#### Available records ####
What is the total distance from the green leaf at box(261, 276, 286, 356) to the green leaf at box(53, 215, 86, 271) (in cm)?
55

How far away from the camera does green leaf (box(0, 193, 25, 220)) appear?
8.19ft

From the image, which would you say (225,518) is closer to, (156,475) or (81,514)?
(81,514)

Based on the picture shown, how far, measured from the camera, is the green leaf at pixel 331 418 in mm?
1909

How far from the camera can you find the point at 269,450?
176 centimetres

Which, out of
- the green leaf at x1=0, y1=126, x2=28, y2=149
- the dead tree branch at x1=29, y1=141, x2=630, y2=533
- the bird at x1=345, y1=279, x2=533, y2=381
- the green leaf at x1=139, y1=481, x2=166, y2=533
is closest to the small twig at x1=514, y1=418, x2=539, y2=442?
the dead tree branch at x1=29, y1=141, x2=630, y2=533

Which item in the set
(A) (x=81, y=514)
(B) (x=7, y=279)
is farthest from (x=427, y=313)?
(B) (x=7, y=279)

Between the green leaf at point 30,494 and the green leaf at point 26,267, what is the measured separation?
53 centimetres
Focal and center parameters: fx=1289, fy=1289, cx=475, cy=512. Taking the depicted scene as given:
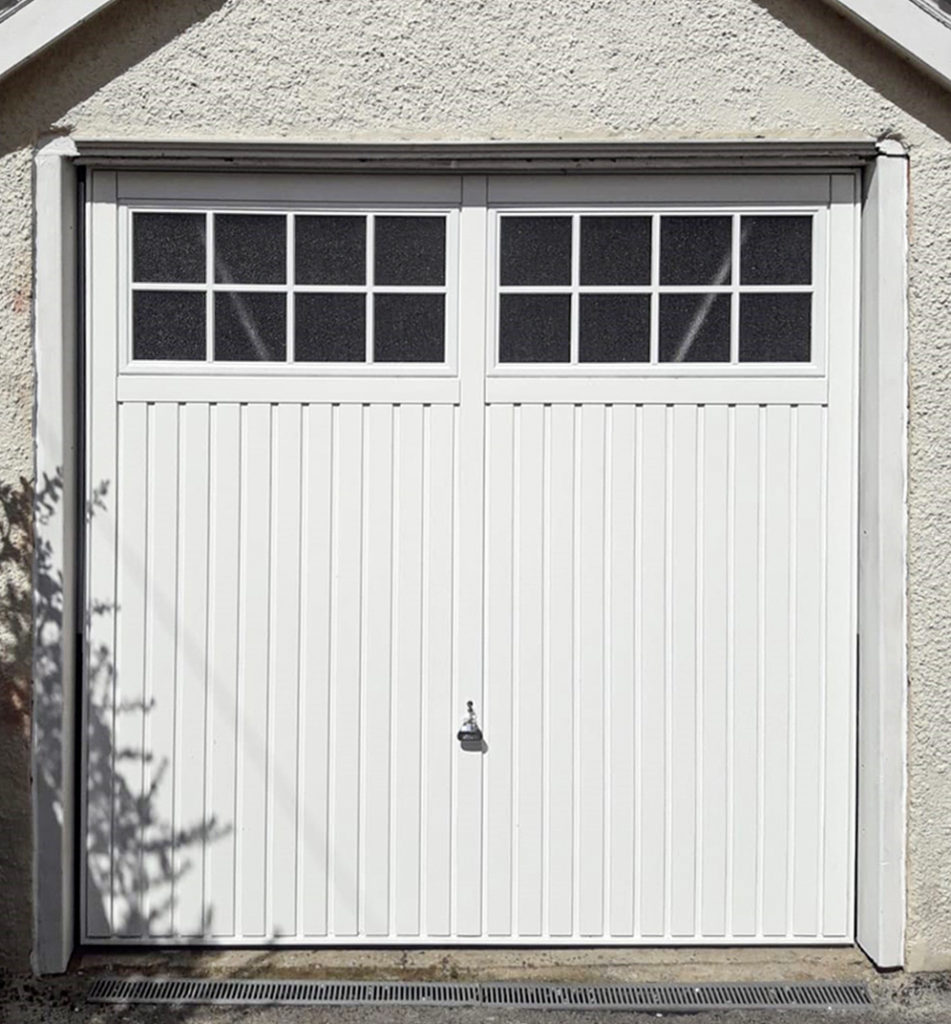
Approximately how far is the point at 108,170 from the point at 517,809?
####
#### What the task asks:
Rewrite all the material above as a numbered list, one entry per line, dropping the blank lines and the picture.

#### Finished task:
1. What is the total distance from the green leaf at box(261, 276, 286, 356) to the green leaf at box(53, 215, 86, 271) (in cm)?
2. 55
3. How far away from the camera does green leaf (box(0, 193, 25, 220)) appear?
4. 8.19ft
5. From the image, which would you say (225,518) is closer to, (156,475) or (81,514)?
6. (81,514)
7. Based on the picture shown, how far, measured from the camera, is the green leaf at pixel 331 418 in mm?
8. 1909
9. How far from the camera can you find the point at 269,450?
10. 176 centimetres
11. Which, out of
12. - the green leaf at x1=0, y1=126, x2=28, y2=149
13. - the dead tree branch at x1=29, y1=141, x2=630, y2=533
14. - the bird at x1=345, y1=279, x2=533, y2=381
15. - the green leaf at x1=139, y1=481, x2=166, y2=533
16. is closest to the small twig at x1=514, y1=418, x2=539, y2=442?
17. the dead tree branch at x1=29, y1=141, x2=630, y2=533
18. Which item in the set
19. (A) (x=81, y=514)
20. (B) (x=7, y=279)
21. is farthest from (x=427, y=313)?
22. (B) (x=7, y=279)
23. Between the green leaf at point 30,494 and the green leaf at point 26,267, what is the measured separation?
24. 53 centimetres
25. Focal and center parameters: fx=1289, fy=1289, cx=475, cy=512. Taking the depicted scene as given:
26. Approximately how far is the point at 108,170 from the point at 517,809?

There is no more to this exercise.